The voucher programme addressed various aspects of quality of care. Doctors completed standardized clinical forms based on ‘best practice’ protocols that guided them during each consultation and ensured that all adolescents were asked about their sexual activity and their need for information and supply of contraceptives. Contraceptives (condoms, ovrette®, microgynon®, mesigyna® and copper-T) were made available and ensured method choice. Doctors at participating clinics were obliged to attend an introductory meeting to learn about the programme and its procedures. An information manual with background information and guidelines was also provided. All doctors were encouraged to attend a training course of three mornings on adolescent friendliness [9], counselling, adolescence and sexuality, contraceptives, and sexual abuse. The course was organized by the Department of SRH of the University of Nicaragua. Seventy percent of the doctors participated in at least one training session. Also, the receptionists received training on adolescent friendliness. Furthermore, it was assumed that the competitive nature of the voucher programme would prompt providers to improve the quality of services to attract more voucher bearers [16]. Quality was monitored by review of medical forms, focus group discussions, and interviews with doctors and simulated patients before, during, and after the programme.

Evaluation

Design and population

The impact of this community based quasi-experimental intervention on the perceived quality of care was assessed by comparing experiences with SRH care between adolescent girls who consulted a doctor with and without a voucher. Self-administered questionnaires were distributed randomly among female adolescents 3–15 months after the vouchers had been distributed in their area. The evaluation was limited to girls. To measure the impact of the intervention on male adolescents a much larger sample size would have been needed because only 6% of the male receivers used their voucher.

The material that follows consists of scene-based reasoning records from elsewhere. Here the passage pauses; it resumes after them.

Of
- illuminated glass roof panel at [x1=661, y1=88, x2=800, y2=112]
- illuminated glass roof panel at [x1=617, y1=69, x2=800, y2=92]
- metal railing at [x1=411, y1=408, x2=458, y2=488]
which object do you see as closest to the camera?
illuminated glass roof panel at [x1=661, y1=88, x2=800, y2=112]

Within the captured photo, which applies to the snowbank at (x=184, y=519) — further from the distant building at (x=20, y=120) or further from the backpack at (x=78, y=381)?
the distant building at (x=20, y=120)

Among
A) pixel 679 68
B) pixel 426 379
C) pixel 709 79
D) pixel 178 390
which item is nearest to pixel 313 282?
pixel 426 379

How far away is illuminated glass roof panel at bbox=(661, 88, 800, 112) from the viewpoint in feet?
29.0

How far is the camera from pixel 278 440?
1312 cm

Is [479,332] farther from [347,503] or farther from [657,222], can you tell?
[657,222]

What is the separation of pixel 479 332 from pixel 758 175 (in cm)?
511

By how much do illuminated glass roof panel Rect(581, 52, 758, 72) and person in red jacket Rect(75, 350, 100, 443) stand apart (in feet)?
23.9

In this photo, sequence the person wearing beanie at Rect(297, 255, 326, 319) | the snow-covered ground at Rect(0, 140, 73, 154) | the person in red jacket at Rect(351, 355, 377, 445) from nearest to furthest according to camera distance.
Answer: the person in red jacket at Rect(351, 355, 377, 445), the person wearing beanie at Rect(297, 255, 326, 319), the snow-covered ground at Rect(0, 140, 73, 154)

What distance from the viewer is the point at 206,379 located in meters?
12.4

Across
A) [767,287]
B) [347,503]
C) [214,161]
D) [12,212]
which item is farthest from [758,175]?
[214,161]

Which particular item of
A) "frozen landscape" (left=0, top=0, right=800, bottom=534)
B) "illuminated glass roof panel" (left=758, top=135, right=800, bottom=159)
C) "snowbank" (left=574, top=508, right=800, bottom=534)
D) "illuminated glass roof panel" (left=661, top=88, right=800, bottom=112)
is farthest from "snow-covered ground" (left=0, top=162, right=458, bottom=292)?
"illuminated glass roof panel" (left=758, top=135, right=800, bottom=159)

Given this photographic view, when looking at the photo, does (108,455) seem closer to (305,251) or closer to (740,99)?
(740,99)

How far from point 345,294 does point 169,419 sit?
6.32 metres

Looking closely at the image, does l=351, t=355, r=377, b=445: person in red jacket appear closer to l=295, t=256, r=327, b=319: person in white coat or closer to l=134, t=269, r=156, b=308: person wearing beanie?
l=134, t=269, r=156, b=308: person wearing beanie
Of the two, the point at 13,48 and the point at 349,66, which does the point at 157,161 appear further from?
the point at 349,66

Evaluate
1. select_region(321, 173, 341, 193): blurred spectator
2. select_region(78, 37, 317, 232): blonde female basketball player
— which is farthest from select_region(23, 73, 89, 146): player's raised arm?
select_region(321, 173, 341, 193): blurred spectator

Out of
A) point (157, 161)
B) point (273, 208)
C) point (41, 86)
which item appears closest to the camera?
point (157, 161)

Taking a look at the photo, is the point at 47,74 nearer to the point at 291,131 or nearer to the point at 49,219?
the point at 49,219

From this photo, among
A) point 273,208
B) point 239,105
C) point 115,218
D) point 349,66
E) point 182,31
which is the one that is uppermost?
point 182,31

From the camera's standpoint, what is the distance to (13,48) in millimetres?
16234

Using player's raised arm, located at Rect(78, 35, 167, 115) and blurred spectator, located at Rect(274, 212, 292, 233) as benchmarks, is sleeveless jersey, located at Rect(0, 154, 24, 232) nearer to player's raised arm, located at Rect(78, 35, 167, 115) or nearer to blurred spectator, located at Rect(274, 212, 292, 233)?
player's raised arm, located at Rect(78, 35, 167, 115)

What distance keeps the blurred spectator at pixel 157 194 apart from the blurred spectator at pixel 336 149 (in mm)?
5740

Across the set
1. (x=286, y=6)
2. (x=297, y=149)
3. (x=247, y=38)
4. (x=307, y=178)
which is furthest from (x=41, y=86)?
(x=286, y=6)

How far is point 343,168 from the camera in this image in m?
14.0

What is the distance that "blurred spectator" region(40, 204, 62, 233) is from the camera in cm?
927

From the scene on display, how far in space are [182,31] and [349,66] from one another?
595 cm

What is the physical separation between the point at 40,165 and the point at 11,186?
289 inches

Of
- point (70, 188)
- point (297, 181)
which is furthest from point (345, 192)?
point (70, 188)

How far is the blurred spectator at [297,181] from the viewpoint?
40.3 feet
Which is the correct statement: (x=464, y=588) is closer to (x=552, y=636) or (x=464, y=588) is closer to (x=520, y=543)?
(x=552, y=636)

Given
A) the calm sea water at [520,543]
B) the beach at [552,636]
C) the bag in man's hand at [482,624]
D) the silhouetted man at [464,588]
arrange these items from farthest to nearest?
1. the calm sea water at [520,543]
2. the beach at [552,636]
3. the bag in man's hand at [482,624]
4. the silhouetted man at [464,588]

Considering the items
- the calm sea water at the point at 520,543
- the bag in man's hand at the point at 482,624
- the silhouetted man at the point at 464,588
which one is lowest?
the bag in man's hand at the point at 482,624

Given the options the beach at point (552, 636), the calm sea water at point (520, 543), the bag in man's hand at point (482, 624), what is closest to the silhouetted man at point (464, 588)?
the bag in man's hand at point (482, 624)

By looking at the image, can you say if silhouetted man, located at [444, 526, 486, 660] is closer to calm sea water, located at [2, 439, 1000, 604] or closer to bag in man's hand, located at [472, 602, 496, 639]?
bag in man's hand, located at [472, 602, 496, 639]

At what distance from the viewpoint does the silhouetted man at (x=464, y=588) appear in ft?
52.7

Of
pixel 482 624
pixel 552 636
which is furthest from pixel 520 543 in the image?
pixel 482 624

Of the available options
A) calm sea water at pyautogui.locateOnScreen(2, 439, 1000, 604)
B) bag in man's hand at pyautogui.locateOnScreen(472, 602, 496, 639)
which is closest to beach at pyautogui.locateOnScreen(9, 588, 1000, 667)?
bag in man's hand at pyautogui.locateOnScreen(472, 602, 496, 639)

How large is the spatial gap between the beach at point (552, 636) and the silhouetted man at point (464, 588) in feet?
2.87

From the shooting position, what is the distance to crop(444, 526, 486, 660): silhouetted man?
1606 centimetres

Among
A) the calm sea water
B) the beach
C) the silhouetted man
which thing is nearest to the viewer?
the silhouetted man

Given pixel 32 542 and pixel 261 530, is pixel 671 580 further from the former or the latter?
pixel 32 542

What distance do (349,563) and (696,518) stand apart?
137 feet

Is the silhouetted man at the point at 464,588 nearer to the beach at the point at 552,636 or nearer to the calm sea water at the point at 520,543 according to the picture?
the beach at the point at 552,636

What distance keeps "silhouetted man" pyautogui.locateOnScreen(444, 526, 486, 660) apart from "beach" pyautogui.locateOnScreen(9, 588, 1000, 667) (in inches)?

The sampling frame consisted of a selection of 21 of the 244 sites. Those sites were selected where the largest number of vouchers had been distributed, to increase the chance of encountering voucher receivers and voucher users. At each site, convenience samples of adolescent girls were asked to complete a questionnaire. Each girl present at the site during the visit of the survey staff (composed of female adolescents) and with the appropriate age was asked to participate. The survey was presented as a study seeking adolescents’ opinions on health services and was not linked to the voucher programme. The objective was to obtain a random sample of girls who all had had the same chance of receiving a voucher and who would feel free to share information on their SRH care use and their perspectives on the quality of care. Within this sample, a sub-sample of ‘users’ was analysed: ‘users-with-voucher’ were compared with ‘users-without-voucher’ to evaluate whether vouchers made a difference to perceptions of service quality (Figure 1). The study was approved by the ethical review committees of the London School of Hygiene and Tropical Medicine and the Central American Health Institute.

Figure 1

Flow diagram of the intervention and evaluation of the voucher programme.

Measurements

A self-administered questionnaire was chosen to maximize ‘honesty’ in responses given taboos about sexuality. The selection of the variables was based on literature and information derived from focus group discussions with adolescents. The wording of the questions was developed in conjunction with adolescents from participating organizations and was extensively piloted.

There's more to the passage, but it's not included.